5- Reafirmação da nota técnica 04/2014, que consta desde a primeira versão do parecer 50 sobre a dispensa do laudo médico para início das atividades do AEE. Na escola, isso poderá motivar acesso mais célere ao AEE e maior recebimento de recursos pelas escolas públicas por meio do Fundeb (Fundo de Manutenção e Desenvolvimento da Educação Básica e de Valorização dos Profissionais da Educação), inclusive não só pela apresentação do PAEE, mas também do PEI.

Vencer Limites - Qual é a sua expectativa mais racional sobre mudanças rápidas nesse cenário a partir do parecer homologado?

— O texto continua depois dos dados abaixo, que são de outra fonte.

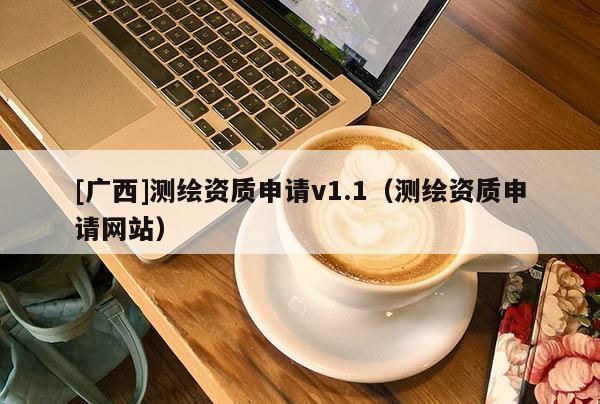 [廣西]測繪資質(zhì)申請v1.1（測繪資質(zhì)申請網(wǎng)站）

Flávia Marçal - Garantia do PEI e ampliação do acesso aos recursos do Fundeb na dupla matrícula das escolas públicas.

É importante lembrar que, com o parecer homologado, o próprio Ministério da Educação deverá utilizá-lo como referência técnica para todas as suas decisões, já que a homologação é o compromisso do próprio ministro com o cumprimento dessas orientações, não por força cogente, já que ele é orientativo, mas por compromisso político com a comunidade. Esta foi a informação apresentada pelo próprio ministério durante os diálogos com as entidades de defesa do parecer e a importância de que chegássemos a um consenso que permitisse a homologação do parecer.

Vencer Limites - O grupo favorável ao parecer planeja ações de aproximação com escolas e profissionais da educação para fazer valer no dia a dia essas orientações? Há alguma ação de conscientização para que essas novas diretrizes sejam realmente implementadas?

Flávia Marçal - Sim, já estamos com uma série de lives nesta semana, dois projetos de lei, ações no D20 e no G20, formação da rede TEA junto ao Ministério da Ciência, Tecnologia e Inovações (MCTI), entre várias outras ações da Coalizão Nacional Inclusiva pelo Autismo (Conia), que se formou a partir das entidades de defesa do parecer 50. Sabemos que o parecer 50 é apenas um passo nesse trabalho. Nossa luta seguirá firme e forte e buscaremos inclusive estreitar laços com outros membros da comunidade. Em que pese nosso lugar de fala seja a partir do autismo, a luta pelo PEI também é uma demanda de outras pessoas neurodivergentes e de outras deficiências. Estamos atentos a isso.